Les paysans sont prêts : depuis la fin du mois d’avril ; en majorité, ils ont désherbé, sarclé, bêché, n’attendant que les premières gouttes de pluie pour semer. Après les deux fines pluies qui ont arrosé plusieurs localités du Département de Bakel, un fin tapis herbacé couvre le sol et annonce l’installation de l’hivernage.
Mocirédin, en vérifiant ses instruments de culture, ne peut s’empêcher d’avoir une pensée pieuse pour deux hommes. Son père d’abord qui, à cette période de l’année, avait déjà fourbi ses armes de combats : les houes, les haches, les coupe-coupe, les semoirs, les outres pour porter de l’eau fraîche à tout moment et même sa gibecière, un véritable « grenier », un fourre-tout où se croisent, pêle-mêle les semences, des miches de pain achetées chez Thiémokho Sidibé, le boulanger du quartier, sa noix de kola, sa houe, une lime… .

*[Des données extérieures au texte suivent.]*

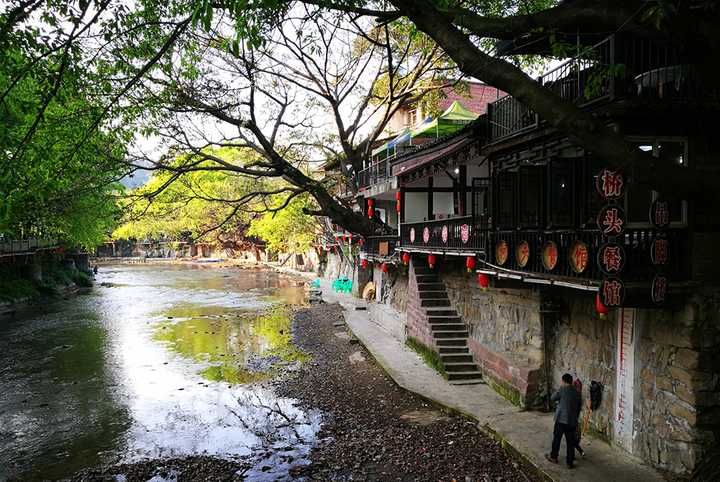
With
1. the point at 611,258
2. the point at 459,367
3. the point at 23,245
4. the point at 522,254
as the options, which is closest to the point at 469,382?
the point at 459,367

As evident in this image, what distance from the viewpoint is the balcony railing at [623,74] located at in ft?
26.3

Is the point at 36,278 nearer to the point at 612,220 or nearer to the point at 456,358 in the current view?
the point at 456,358

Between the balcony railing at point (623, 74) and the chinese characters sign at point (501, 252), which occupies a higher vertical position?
the balcony railing at point (623, 74)

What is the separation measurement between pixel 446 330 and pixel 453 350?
2.83 ft

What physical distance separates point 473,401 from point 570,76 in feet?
25.0

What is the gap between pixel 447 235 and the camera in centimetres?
1495

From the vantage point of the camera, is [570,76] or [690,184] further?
Result: [570,76]

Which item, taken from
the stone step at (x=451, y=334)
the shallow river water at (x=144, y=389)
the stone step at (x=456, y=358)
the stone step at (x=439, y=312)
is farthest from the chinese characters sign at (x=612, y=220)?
the stone step at (x=439, y=312)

Il ne veut, en aucun cas être surpris par la saison. En bon fils de paysans, il a toujours pris les devants. Le deuxième homme est sans conteste, le vieux Birama Sambakhé, son ami, le forgeron du quartier. Tout ce qui est « fer » le craignait, tellement il était connaisseur ; il détenait des secrets ancestraux et en plus, il était magnifique, charismatique dans sa forge ! En réalité, son lieu de travail n’était qu’une hutte, mais bien entretenue par ses deux épouses Kadiétou et Aïssatou. Son fils Lassana et ses deux apprentis Moussa et Gandé suivaient attentivement tous ses gestes pour les reproduire avec beaucoup de difficultés car Mpa Birama était un as du fer. Des morceaux insignifiants de métaux, tout à l’heure, devenaient quelques instants plus tard, des instruments résistants, beaux à voir et prêts à servir fidèlement leur maître.
Ses souvenirs, bien que lointains bouleversaient Mocirédin. Il sait. Il est même certain que ce temps ne reviendra plus jamais. Alors, faut-il tourner la page et oublier ? Même s’il le désirait de toutes ses forces, le pourrait-il ?
<<-Mon père n’est plus là ! Le grand forgeron Birama Sambakhé, non plus ! Aucune trace de ce haut lieu du savoir-faire, de l’art, de la connaissance. Plus rien n’indique que cette place, jadis, a formé des hommes capables de parler avec le fer, de le modeler, le transformer à la guise du maître, d’être admiré par des passants, éblouis par la beauté de l’instrument. Ce temps est révolu. Il ne reviendra plus jamais, se dit Mocirédin !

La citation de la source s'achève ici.